My two-year-old, thankfully, is still untouched by the culture of food rejection around her. If it’s on Mommy or Totty’s plate, it has instant appeal. I know that her days are numbered, though.

At an age when her oldest brother had only just learned the word “wobbibop,” and his naive mother couldn’t figure out what he was plaintively requesting, Yehudis already has an impressive lexicon of different candy names and brands, and a two-year-old’s resourcefulness in procuring them.

When I was the proud mother of one 18-month-old, my more experienced older sister thought it was hilarious that I moved his booster seat to a different room so I could feed him grapes for Shabbos party while his older cousins ate Sour Sticks. “Don’t think that will last,” she warned me, but of course I knew better.

So today I’m here in a public forum to say, Sara, you were right. It didn’t last.

I am ready to cut a deal — a general amnesty.

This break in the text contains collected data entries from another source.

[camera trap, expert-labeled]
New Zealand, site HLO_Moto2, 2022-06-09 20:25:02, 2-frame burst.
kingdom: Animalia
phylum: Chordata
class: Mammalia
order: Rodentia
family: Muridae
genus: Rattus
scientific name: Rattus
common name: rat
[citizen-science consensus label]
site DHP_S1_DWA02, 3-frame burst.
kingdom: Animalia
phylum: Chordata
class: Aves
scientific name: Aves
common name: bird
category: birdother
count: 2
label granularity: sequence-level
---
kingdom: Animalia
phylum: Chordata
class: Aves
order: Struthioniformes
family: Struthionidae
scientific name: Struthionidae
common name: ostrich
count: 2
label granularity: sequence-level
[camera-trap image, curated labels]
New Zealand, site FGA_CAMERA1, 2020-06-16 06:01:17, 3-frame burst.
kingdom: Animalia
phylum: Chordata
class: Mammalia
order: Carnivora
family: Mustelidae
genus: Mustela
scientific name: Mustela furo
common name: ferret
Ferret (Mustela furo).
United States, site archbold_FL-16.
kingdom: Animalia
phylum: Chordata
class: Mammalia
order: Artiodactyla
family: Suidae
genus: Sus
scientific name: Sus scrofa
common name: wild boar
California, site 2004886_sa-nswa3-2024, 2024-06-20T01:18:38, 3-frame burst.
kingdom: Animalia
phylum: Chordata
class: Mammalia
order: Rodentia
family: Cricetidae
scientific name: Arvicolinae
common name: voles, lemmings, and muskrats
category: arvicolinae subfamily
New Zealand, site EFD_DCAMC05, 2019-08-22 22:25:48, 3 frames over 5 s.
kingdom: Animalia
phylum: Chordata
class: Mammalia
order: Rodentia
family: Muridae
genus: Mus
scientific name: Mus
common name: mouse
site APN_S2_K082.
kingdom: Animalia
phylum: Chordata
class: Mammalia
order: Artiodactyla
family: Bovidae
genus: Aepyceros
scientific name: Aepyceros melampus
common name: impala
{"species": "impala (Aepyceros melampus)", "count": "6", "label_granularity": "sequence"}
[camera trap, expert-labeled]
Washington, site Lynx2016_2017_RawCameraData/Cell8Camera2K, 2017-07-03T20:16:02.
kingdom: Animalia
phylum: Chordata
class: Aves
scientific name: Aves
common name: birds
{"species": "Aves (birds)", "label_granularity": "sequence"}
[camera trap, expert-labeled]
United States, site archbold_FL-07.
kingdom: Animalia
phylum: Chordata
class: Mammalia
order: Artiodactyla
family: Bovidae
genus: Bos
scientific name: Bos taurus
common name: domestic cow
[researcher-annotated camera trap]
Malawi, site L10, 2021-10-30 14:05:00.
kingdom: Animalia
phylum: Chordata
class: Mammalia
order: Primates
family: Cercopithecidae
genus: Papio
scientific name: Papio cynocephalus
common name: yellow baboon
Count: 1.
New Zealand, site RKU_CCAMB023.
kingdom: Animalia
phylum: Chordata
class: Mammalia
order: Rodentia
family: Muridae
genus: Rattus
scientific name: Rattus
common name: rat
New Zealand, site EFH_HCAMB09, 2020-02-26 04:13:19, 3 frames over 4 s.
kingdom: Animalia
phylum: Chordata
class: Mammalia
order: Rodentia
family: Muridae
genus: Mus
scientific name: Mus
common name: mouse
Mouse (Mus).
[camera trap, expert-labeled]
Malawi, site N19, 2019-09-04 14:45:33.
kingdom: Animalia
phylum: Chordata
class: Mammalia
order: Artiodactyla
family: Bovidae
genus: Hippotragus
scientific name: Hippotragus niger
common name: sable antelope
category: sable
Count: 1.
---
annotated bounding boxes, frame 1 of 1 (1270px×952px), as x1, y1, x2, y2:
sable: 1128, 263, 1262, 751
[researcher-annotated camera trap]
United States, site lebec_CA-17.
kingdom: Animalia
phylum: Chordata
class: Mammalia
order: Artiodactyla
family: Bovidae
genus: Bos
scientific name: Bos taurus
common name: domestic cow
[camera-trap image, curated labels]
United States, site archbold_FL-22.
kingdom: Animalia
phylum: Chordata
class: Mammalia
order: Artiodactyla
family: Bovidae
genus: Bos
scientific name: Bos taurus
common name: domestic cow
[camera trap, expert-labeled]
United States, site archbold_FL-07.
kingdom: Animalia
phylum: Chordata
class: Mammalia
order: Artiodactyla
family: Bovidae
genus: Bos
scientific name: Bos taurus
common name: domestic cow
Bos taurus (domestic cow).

Nutritionists, recipe developers, sisters-in-law whose kids think kale chips are a treat: I will forgive your earnest but false assurances that my kids can learn to eat if I just have the right attitude.

Neighbors, friends, sisters-in-law whose kids regularly eat noodle soups for supper on random Tuesday nights and bring hot sauce potato chips to school for lunch: Please forgive me for any judgment, no matter how unconscious or private, I may have cast on your parenting.

Are your kids reasonably content? None suffering from malnutrition? Mom, you’re doing great.